[EXERCISE BRIEF]
Output the line that contains "What is the approximate" and every line after it to the end of the entries, with nothing added or left out.

[GIVEN ENTRIES]

──────────────────────────────

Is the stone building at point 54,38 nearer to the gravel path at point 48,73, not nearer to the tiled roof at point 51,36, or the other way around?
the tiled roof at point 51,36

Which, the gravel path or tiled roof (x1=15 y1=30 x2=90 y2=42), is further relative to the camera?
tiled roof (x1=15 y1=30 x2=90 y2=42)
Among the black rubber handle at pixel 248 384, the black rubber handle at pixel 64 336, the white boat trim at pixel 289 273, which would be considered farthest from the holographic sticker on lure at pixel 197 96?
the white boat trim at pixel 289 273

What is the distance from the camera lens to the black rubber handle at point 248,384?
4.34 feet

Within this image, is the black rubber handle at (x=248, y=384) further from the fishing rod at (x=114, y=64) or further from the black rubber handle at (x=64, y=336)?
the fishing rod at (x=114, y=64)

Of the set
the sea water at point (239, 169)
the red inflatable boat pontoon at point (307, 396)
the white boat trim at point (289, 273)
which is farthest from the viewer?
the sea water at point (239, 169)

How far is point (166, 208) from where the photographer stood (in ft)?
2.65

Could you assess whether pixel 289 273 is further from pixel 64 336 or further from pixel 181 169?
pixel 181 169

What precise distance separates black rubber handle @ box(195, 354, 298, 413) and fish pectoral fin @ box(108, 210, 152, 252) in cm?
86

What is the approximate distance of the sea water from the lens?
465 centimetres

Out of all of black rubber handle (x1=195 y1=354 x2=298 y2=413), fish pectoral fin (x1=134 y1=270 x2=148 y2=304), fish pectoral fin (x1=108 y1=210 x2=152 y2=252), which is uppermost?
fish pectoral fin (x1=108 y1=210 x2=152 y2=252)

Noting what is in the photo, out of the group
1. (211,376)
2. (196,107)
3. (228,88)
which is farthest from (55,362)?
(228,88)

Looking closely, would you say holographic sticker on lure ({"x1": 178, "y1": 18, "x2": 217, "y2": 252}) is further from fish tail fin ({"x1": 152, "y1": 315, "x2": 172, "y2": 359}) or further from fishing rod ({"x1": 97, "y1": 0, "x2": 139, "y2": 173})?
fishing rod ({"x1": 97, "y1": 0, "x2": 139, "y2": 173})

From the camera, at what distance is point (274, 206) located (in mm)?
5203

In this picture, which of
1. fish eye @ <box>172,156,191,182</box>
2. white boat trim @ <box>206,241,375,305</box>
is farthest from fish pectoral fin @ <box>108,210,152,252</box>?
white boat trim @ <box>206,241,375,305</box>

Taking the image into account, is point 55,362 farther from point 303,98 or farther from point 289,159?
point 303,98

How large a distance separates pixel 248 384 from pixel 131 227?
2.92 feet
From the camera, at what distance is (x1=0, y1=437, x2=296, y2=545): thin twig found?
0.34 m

──────────────────────────────

[EXPECTED ANSWER]
What is the approximate distance of the sea water from the lens?
465 centimetres

Out of all of black rubber handle (x1=195 y1=354 x2=298 y2=413), fish pectoral fin (x1=134 y1=270 x2=148 y2=304), fish pectoral fin (x1=108 y1=210 x2=152 y2=252), which is uppermost?
fish pectoral fin (x1=108 y1=210 x2=152 y2=252)

Noting what is in the photo, out of the group
1. (211,376)
2. (196,107)
3. (228,88)
which is farthest from (55,362)?
(228,88)

Looking closely, would you say holographic sticker on lure ({"x1": 178, "y1": 18, "x2": 217, "y2": 252}) is further from fish tail fin ({"x1": 152, "y1": 315, "x2": 172, "y2": 359}) or further from fishing rod ({"x1": 97, "y1": 0, "x2": 139, "y2": 173})?
fishing rod ({"x1": 97, "y1": 0, "x2": 139, "y2": 173})

From the camera, at what distance is point (274, 206) located (in mm)?
5203

In this picture, which of
1. fish eye @ <box>172,156,191,182</box>
2. white boat trim @ <box>206,241,375,305</box>
is farthest from fish pectoral fin @ <box>108,210,152,252</box>?
white boat trim @ <box>206,241,375,305</box>

Taking the image into account, is point 55,362 farther from point 303,98 or farther from point 289,159?
point 303,98

How large a distance separates pixel 248 384 from pixel 131 227?
2.92 feet
From the camera, at what distance is (x1=0, y1=437, x2=296, y2=545): thin twig found?
0.34 m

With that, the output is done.